Нельзя, однако, забывать о том, что историческая наука чрезвычайно сложна и многообразна, так же как и сами постигаемые ею процессы исторического развития человечества. Все только что сказанное можно считать оправданным, поскольку мы имеем в виду самый простой из всех видов истории – историю событий, основная цель которой всегда заключалась, согласно известному принципу, сформулированному немецким историком Л. Ранке, только в том, чтобы «знать, как оно было на самом деле». Стоит подняться на несколько ступенек вверх – туда, где начинается история общества, уже не сводимая к простому чередованию эпизодов, следующих друг за другом в определенной хронологической последовательности, и в особенности история общественного сознания во всем многообразии ее конкретных форм и проявлений, как отношение историка к мифу принципиально меняется. И это, кстати, тоже результат научного прогресса, итог того большого пути, который был пройден исторической наукой за последние два столетия.
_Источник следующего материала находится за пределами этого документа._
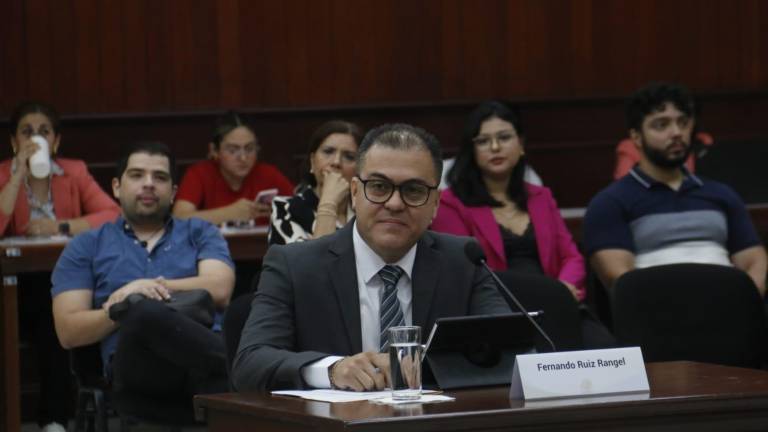 Fernando Ruiz Rangel busca encabezar el Órgano Interno de Control de la Fiscalía General del Estado.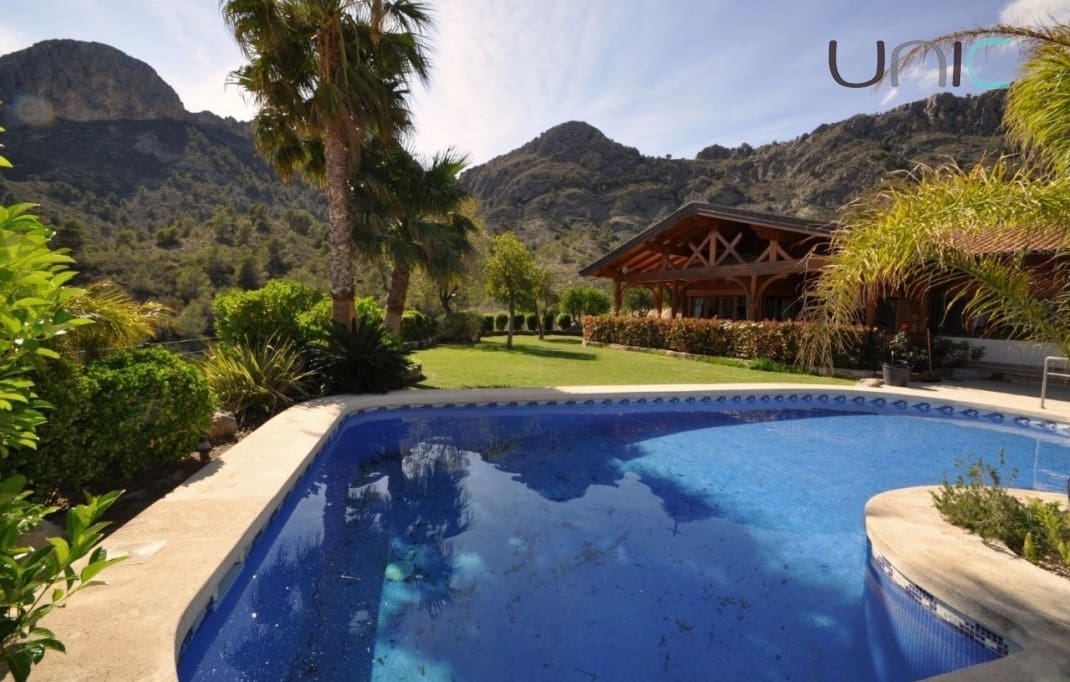 4 bedroom Villa for sale in Finestrat with pool - € 950,000 (Ref: 7900289)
Здесь на высшем уровне исторического познания уже не имеют особенно большого значения вопросы исторической подлинности того или иного лица или события, которым посвящена значительная часть этой книги. Здесь не так уж важно знать, был ли реальной личностью мифический царь Минос; происходила ли на самом деле Троянская война, а если происходила, то когда и между кем; где плавали Одиссей и аргонавты и, наконец, где следует искать легендарную Атлантиду и что она собой в действительности представляла. Но зато только здесь мы начинаем понимать, что каждый из этих мифов представляет собой очень ценный и интересный документ, позволяющий заглянуть в самые сокровенные и загадочные глубины духовной жизни древнего человека.

Миф становится нашим проводником и путеводителем теперь уже не в поисках руин некогда погибших дворцов и цитаделей, а в более сложном и трудном путешествии по лабиринтам древних религиозных и философских систем. Сама мифология превращается при таком подходе в своеобразный археологический памятник, в котором, как при раскопках Трои – Гиссарлыка, постепенно обнаруживаются, сменяя друг друга, все более и более удаленные от нашего времени напластования религиозных и поэтических образов, древних ритуалов и обычаев, давно ушедших в прошлое культур. Если читатель сумел увидеть эту скрытую от взгляда поверхностного наблюдателя подоплеку мифического повествования и заинтересовался ею, автор может считать, что поставленная им цель достигнута.